Natürlich muß ich auch noch auf den Park und den Hof eingehen. Der Park in den Formen von 1858 ist das logische Zubehör zu einer Villa des 19. Jh. und wurde über die Jahre immer so beibehalten. Der Hof hat eine funktionelle Notwendigkeit und der Garten stellte früher die teilweise Selbstversorgung sicher. Das Rasenparterre bildet mit einem Springbrunnen und den zwei Vasen die Mitte, axiale Wege führen durch den kleinen Park.
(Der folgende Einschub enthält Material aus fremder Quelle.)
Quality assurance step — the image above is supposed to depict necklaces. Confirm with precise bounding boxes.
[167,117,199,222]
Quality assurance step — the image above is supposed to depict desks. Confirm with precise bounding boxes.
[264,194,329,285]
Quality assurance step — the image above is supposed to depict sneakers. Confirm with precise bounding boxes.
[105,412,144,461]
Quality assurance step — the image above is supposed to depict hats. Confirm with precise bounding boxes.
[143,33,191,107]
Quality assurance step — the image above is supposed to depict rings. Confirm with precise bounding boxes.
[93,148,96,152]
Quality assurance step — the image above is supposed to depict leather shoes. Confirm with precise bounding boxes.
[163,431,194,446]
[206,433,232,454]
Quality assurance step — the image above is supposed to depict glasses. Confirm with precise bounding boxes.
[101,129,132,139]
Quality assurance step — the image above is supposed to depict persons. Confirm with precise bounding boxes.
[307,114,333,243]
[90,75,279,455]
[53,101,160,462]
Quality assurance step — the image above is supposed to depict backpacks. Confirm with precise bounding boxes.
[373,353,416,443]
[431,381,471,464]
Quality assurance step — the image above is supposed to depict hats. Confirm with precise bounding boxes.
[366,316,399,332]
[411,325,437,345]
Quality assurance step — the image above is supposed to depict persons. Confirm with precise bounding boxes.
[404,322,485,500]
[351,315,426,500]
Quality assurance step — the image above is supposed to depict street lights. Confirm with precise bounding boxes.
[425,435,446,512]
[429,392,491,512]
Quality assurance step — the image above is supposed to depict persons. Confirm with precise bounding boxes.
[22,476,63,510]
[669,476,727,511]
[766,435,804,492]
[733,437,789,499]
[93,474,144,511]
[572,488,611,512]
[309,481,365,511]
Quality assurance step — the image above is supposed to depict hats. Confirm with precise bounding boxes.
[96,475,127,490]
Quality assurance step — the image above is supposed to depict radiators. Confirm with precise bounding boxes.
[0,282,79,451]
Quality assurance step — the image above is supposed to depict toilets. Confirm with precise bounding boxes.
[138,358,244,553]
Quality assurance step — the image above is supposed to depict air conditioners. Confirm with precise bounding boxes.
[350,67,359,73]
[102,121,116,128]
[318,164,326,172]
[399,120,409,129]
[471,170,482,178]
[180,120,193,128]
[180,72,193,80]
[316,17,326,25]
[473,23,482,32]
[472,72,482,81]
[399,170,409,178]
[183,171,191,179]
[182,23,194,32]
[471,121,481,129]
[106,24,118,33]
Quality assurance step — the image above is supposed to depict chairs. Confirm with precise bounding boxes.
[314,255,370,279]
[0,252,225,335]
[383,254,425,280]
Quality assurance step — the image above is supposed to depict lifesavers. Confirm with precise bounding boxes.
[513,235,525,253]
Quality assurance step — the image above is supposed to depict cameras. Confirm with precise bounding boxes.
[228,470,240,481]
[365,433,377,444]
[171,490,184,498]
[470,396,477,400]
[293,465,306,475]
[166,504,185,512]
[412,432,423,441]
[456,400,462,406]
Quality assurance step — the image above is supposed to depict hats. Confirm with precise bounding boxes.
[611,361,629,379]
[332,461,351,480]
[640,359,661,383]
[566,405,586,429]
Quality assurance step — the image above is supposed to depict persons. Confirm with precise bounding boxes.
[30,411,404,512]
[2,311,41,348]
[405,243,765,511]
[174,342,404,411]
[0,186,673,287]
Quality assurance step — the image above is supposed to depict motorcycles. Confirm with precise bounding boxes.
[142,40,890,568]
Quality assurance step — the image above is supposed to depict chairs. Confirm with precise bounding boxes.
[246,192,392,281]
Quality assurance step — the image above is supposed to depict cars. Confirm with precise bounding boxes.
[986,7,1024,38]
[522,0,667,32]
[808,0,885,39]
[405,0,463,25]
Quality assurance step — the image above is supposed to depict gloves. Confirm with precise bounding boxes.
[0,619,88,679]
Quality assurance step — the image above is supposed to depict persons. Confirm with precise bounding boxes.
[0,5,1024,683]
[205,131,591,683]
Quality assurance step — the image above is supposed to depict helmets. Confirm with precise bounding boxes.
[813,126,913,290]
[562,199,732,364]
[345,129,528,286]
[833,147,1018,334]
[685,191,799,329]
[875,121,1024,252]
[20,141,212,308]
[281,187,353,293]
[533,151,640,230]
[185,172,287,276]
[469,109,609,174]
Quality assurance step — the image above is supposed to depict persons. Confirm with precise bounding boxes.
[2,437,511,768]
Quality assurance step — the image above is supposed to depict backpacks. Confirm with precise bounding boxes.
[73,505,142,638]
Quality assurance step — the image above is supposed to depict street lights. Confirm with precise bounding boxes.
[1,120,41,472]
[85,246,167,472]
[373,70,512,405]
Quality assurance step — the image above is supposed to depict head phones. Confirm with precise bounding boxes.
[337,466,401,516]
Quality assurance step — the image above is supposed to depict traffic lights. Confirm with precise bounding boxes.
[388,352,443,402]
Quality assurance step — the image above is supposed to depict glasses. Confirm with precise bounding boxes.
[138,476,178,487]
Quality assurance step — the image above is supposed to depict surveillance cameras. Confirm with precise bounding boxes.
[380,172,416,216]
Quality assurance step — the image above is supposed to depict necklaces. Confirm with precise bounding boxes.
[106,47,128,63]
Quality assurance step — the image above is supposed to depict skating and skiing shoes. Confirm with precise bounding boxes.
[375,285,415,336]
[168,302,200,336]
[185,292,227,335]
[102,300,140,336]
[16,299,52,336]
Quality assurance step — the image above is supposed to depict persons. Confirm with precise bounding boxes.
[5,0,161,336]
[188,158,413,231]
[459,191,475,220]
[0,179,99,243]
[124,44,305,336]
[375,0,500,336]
Verschiedene Bäume, darunter auch Exoten, stehen in lockerer Gruppierung an den Rändern, u.a. Nadelbäume, mehrere Linden, eine Rotbuche, eine stattliche Magnolie sowie ein Ginkgo nahe der Einfahrt. Das einladende Tor an der Neuen Straße besteht aus, zwei kräftigen Sandsteinpfeilern mit obeliskartigen Aufsätzen und schmiedeeisernen Flügeln, darin die o.g. Buchstaben W und H. Da die straßenseitige Einfriedung aus wechselnden Abschnitten von Sandsteinmauern und aufwändigen Eisenzäunen ein paar Einblicke gestattet, kann man sich als Vorübergehender das ganze Jahr über an dem schönen Park erfreuen – an der Magnolienblüte, dem Plätschern des Brunnens, der Laubfärbung oder einem Hauch von Raureif. Im Hof erkennen wir einen Geräteschuppen, eine Reihe von Linden, die früher auf Kopf gesetzt waren, sowie einen Brunnen mit Schwengelpumpe.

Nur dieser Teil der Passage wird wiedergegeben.